What the End of the PHE Means for Telemedicine Policies

The Public Health Emergency (PHE) officially ended on May 11, 2023. This has an impact on Telemedicine Policies, so we have created guidance and reference documents to help you navigate the changes. Please note, many of the telehealth flexibilities were initially extended by the 2022 Consolidated Appropriations Act for an additional 151 days after the PHE expires, and then extended until December 31, 2024, by the Omnibus Government Spending Package which passed late last month. 

Below is a breakdown of what is permanent, what is temporary, and what will be ending immediately once the PHE is over. 

Permanent Policies 

  • Medicare reimbursement for eligible telehealth services when the patient is located in a geographically rural area AND in an eligible originating site (i.e. in most cases not the home). 
  • Medicare reimbursement for mental health telehealth services (including audio-only services in some cases), provided that there is an in-person visit within the first six months of an initial telehealth visit and every 12 months thereafter (with certain exceptions). Implementation of this in-person requirement is delayed until Jan. 1, 2025. There is also an exception from the in-person requirement for substance use disorder treatment or a co-occurring mental health disorder and treatment for end stage renal disease. 
  • Medicare reimbursement to federally qualified health centers and rural health clinics, although it will no longer be billed the same or for ‘telehealth’ specifically, for mental health services delivered via audio-only or live video. CMS has redefined a ‘mental health visit’ to now include encounters furnished through interactive, real-time telecommunications technology (which will include audio-only delivery in some cases) for a mental health disorder. 
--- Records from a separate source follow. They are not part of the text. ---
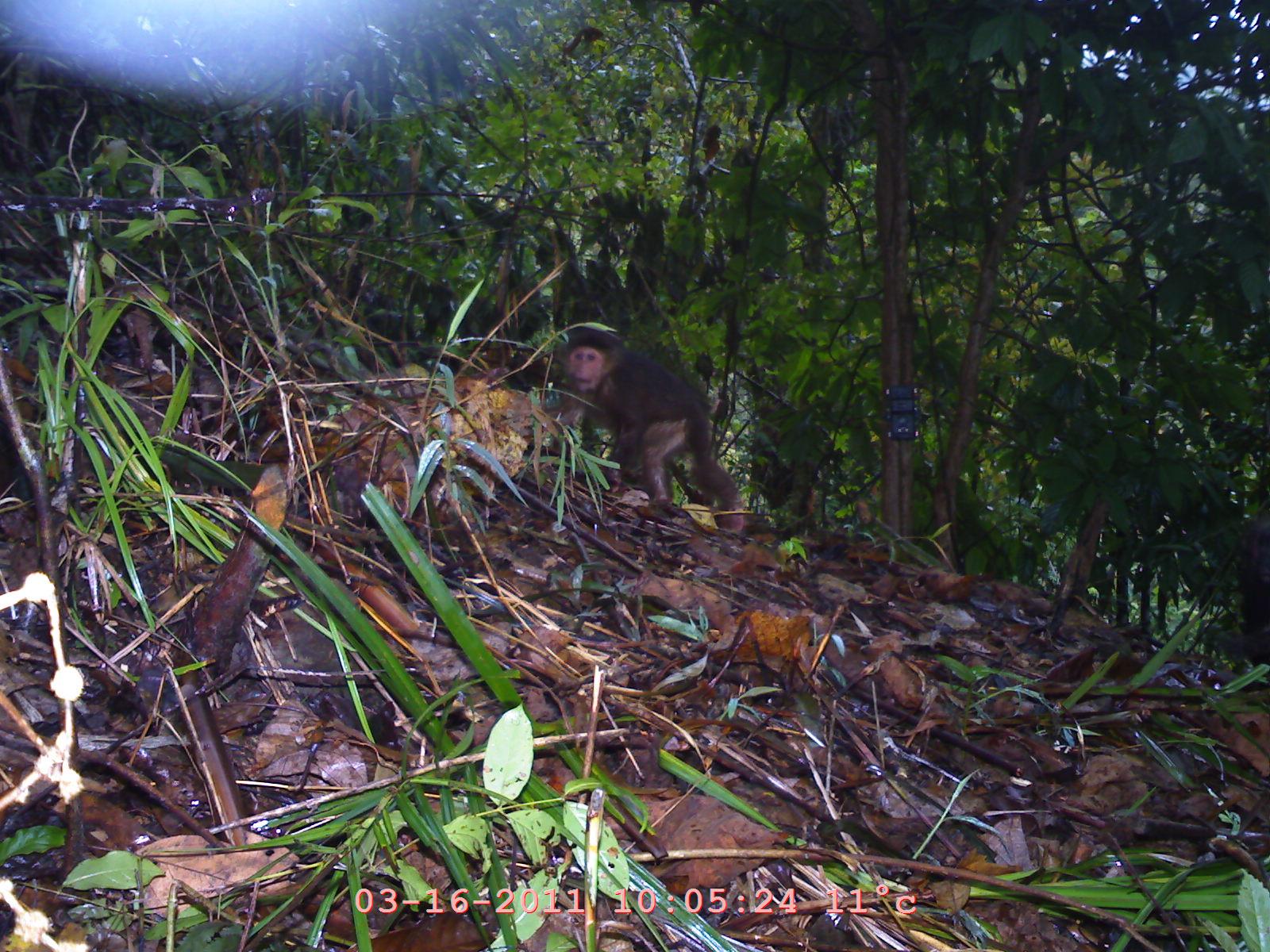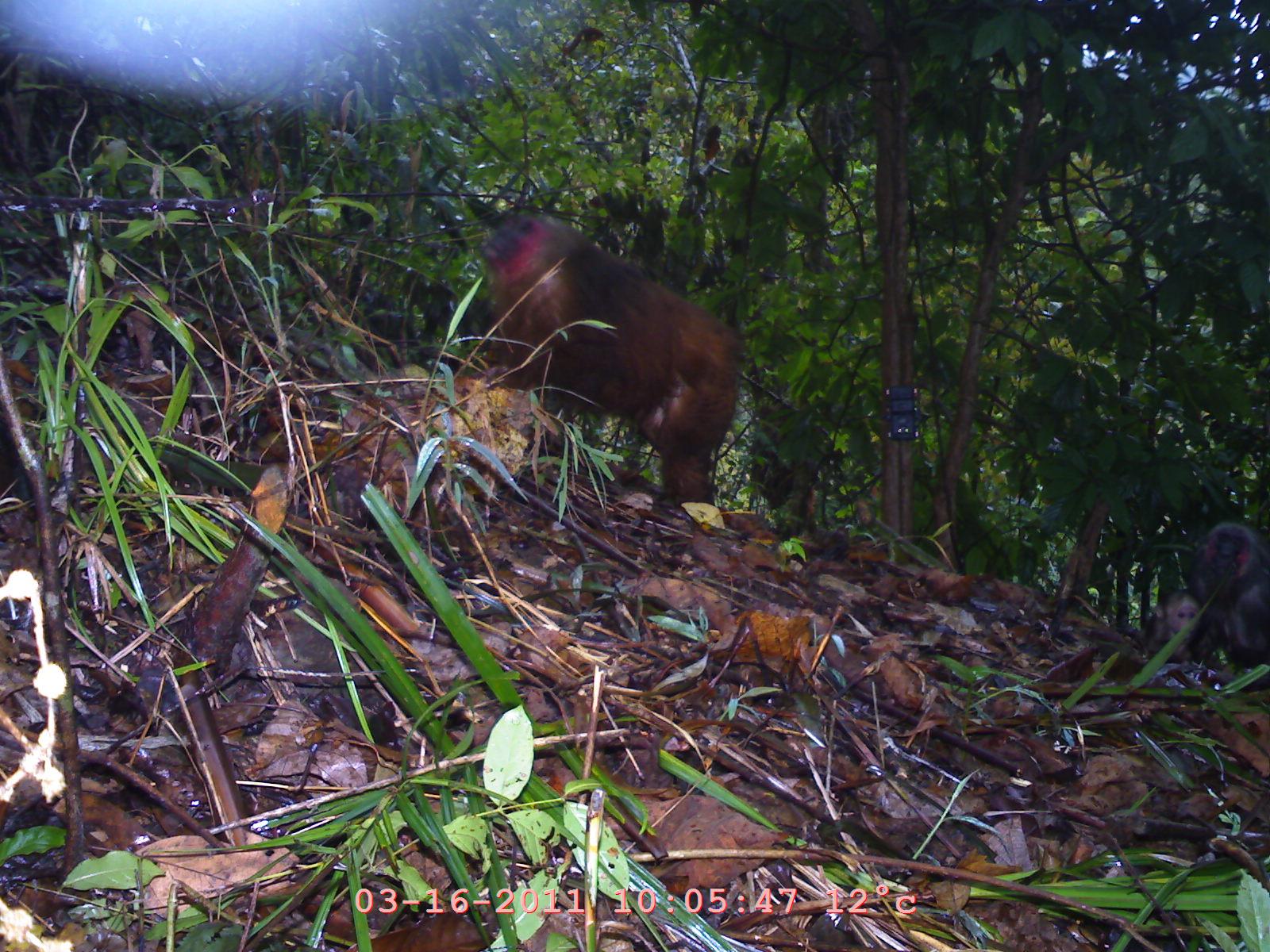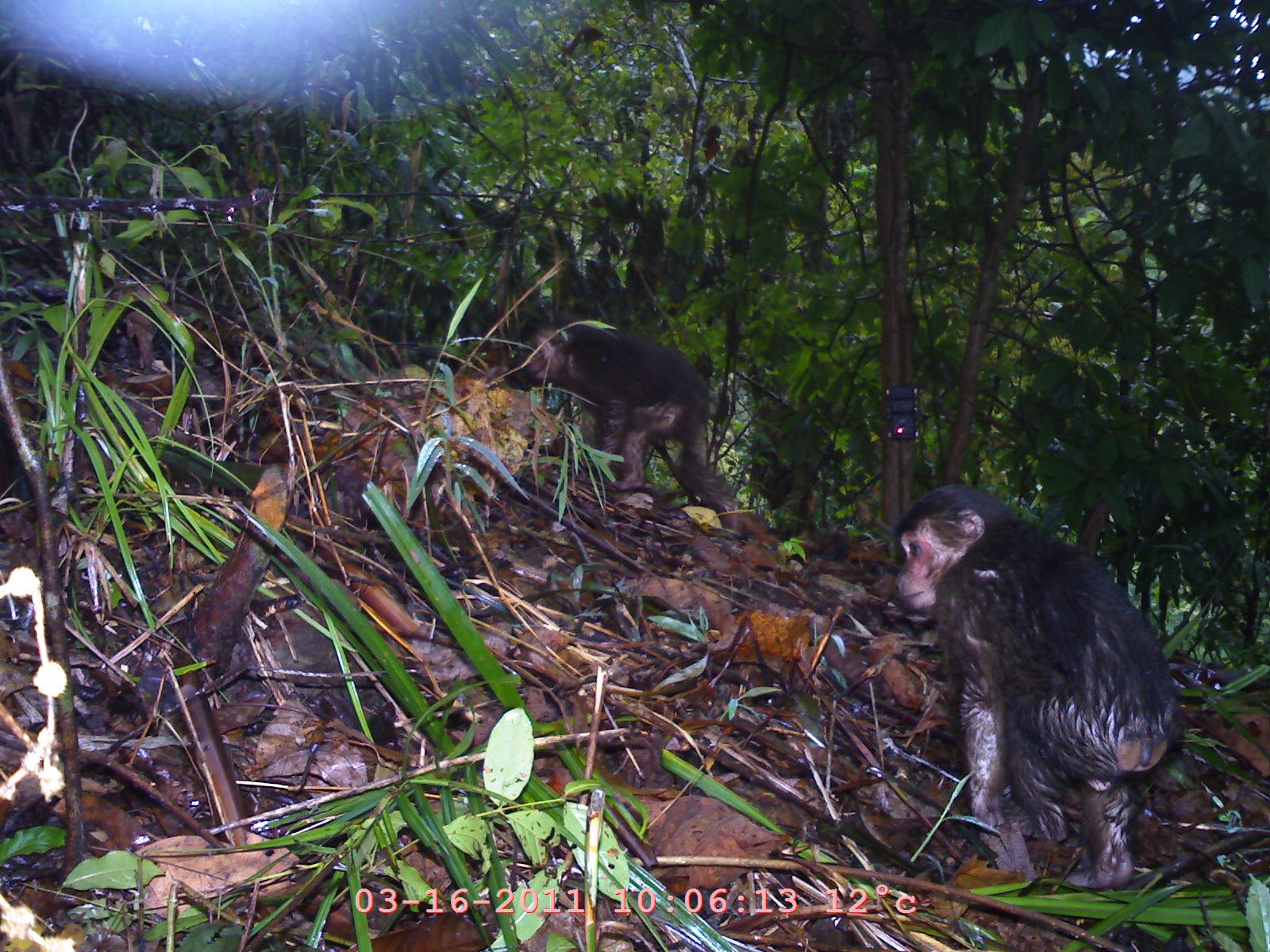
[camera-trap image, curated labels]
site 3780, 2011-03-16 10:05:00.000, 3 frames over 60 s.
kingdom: Animalia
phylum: Chordata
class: Mammalia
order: Primates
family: Cercopithecidae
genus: Macaca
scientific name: Macaca arctoides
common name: stump-tailed macaque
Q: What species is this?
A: Macaca arctoides (stump-tailed macaque).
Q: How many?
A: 2.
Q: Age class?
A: Adult.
Temporary Through December 24th, 2024 

  • Medicare reimbursement for telehealth services provided to patients at home, aside from certain exceptions. 
  • Medicare reimbursement for an expanded list of eligible providers, such as occupational therapists, physical therapists, speech language pathologists and audiologists. 
  • Medicare coverage of audio-only telehealth for non-mental health visits. Reimbursement of FQHCs and RHCs as distant site telehealth providers for non-mental health services. As noted above, FQHCs and RHCs will continue to be reimbursed for ‘interactive, real-time telecommunications technology’ for a mental health disorder but these are not regarded as “telehealth” services for these entities. 
  • Reimbursement of Medicare telehealth services not included in Medicare’s Categories 1, 2 or 3, will be allowed for a 151-day extension period (unless altered by CMS given the two-year extension of the other telehealth flexibilities) but will expire afterward. Includes codes such phone E/M codes 99441-99443. 
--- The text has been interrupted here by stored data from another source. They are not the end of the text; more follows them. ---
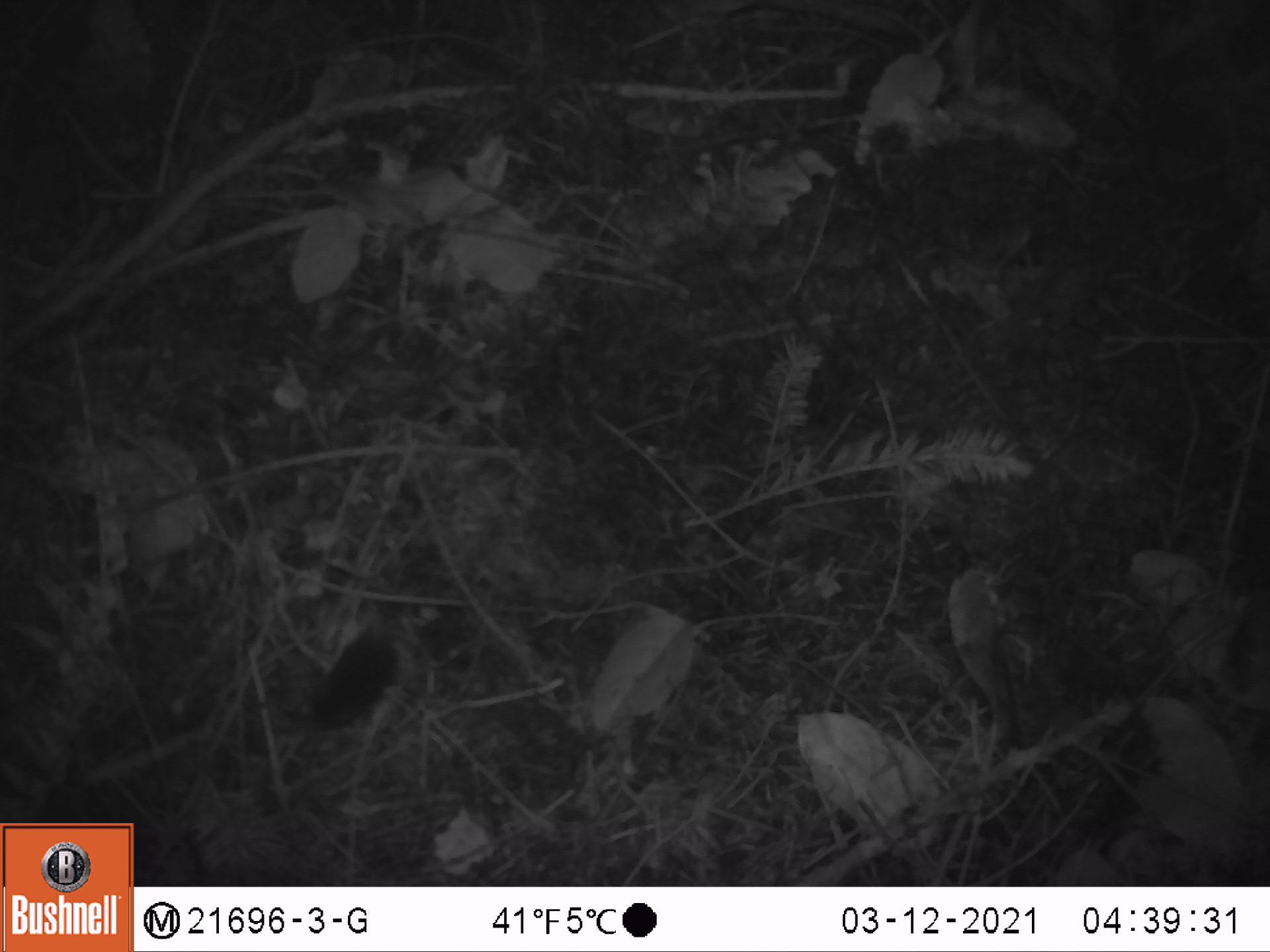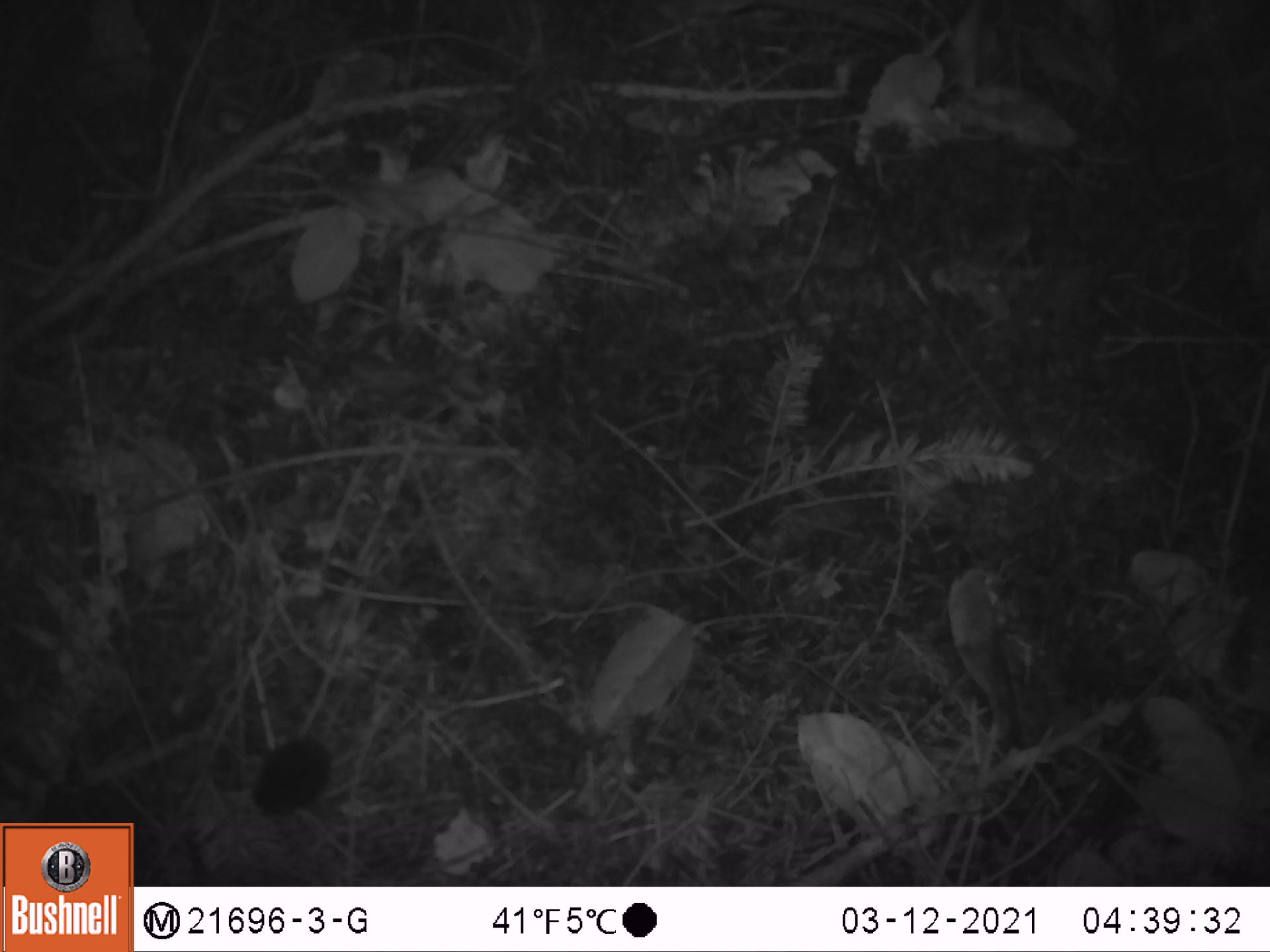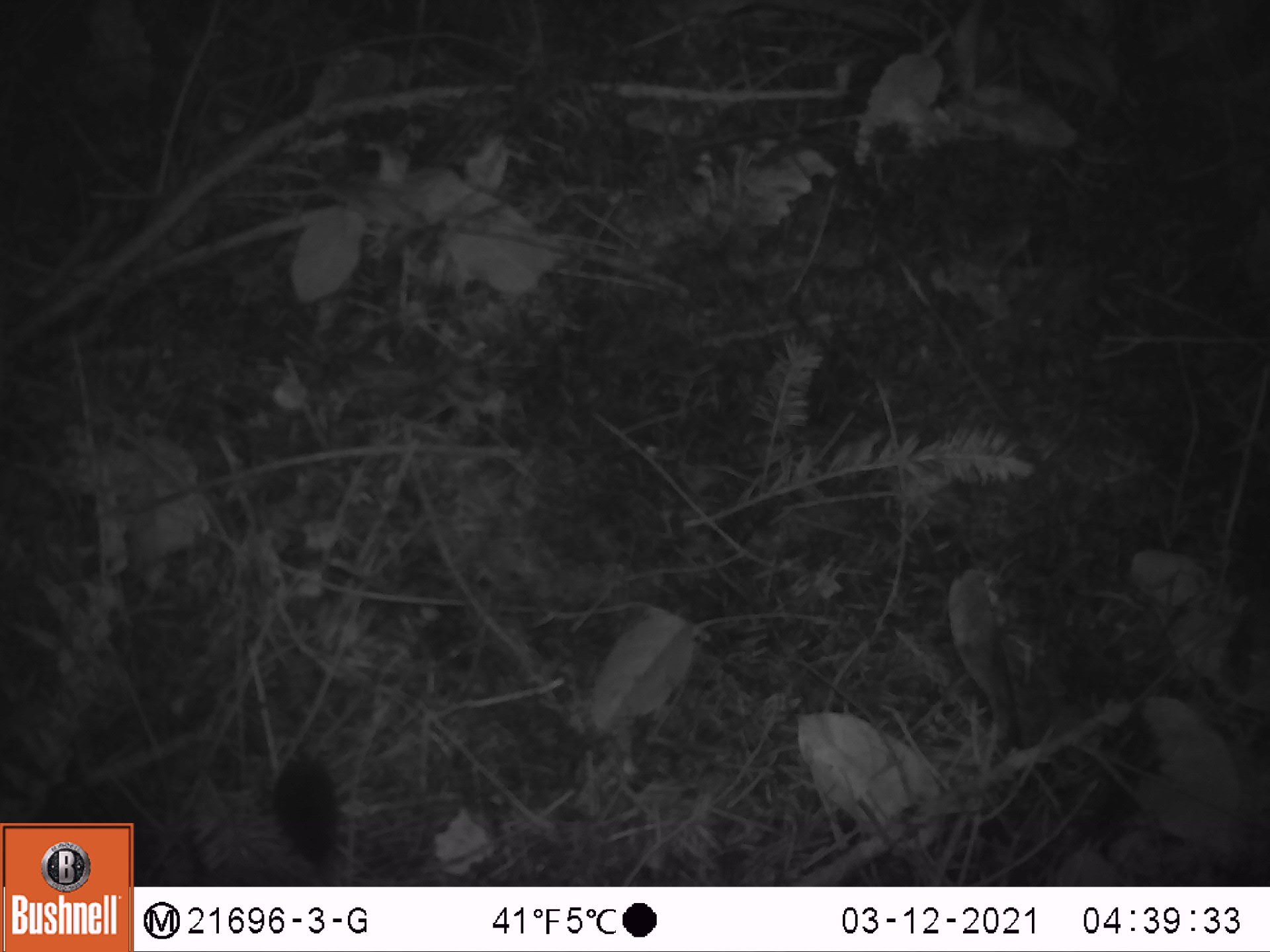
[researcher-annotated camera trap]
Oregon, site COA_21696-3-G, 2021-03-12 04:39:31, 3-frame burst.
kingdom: Animalia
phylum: Chordata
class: Mammalia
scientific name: Mammalia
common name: small mammal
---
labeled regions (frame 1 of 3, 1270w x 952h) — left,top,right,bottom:
small mammal: 282,542,499,763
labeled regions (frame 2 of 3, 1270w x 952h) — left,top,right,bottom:
small mammal: 230,661,430,843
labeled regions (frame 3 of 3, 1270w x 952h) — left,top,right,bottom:
small mammal: 219,647,376,877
Available through the end of the calendar year that the PHE ends 

  • Codes on Medicare’s Category 3 telehealth list will remain reimbursable through the end of the year in which the PHE ends, likely extending it to Dec. 31, 2023. Some of these codes may eventually be incorporated into Categories 1 (services similar to services already on permanent telehealth list) or 2 (there is sufficient evidence to show service can be provided safely and effectively via telehealth) allowing for permanent Medicare reimbursement. 
  • Virtual presence for direct supervision is available through the end of the calendar year the PHE ends, though CMS continues to consider comments regarding this issue for potential future PFS rulemaking. 
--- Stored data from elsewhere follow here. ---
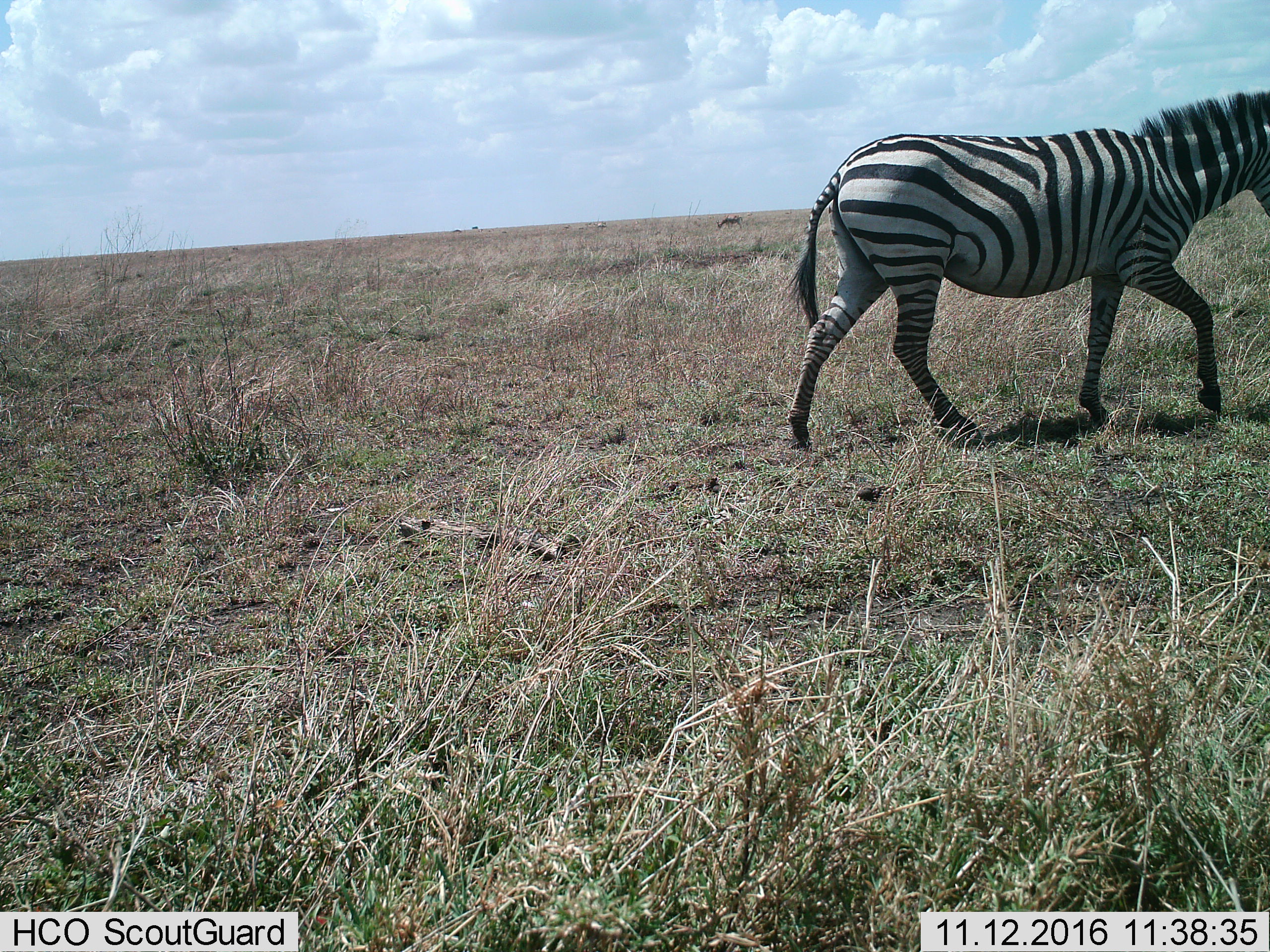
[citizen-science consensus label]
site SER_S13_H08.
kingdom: Animalia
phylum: Chordata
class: Mammalia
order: Perissodactyla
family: Equidae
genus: Equus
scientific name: Equus quagga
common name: plains zebra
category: zebraplains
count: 1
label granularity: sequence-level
Terminated upon PHE Ending 

  • During the COVID public health emergency, HHS Office for Civil Rights (OCR) applied enforcement discretion to telehealth providers, allowing them to utilize any non-public facing remote communication product, even if they don’t fully comply with the requirements of the Health Insurance Portability and Accountability Act of 1996 (HIPAA). OCR has recently clarified in a FAQ document that the enforcement discretion will remain in effect until the Secretary of HHS declares that the public health emergency no longer exists, or upon expiration date of the declared PHE. OCR will issue a notice to the public when it is no longer exercising its enforcement discretion. 
  • During the emergency, providers were able to prescribe controlled substances without an in-person examination. This flexibility will expire with the end of the PHE, requiring providers to adhere to strict rules. In most cases this will require a patient to be located in a doctor office or hospital registered with the DEA to be prescribed a controlled substance via telehealth. As mentioned previously, a proposed rule would create an additional permanent exception for prescribing buprenorphine in an Opioid Treatment Program (OTP) but has not yet been finalized. 

*State-based policies will vary depending on the end of a given state’s public health emergency and/or state of emergency and may or may not be tied to the end of the federal public health emergency. Almost all of the state waivers related to licensure and private payers have expired, though some Medicaid telehealth flexibilities still remain.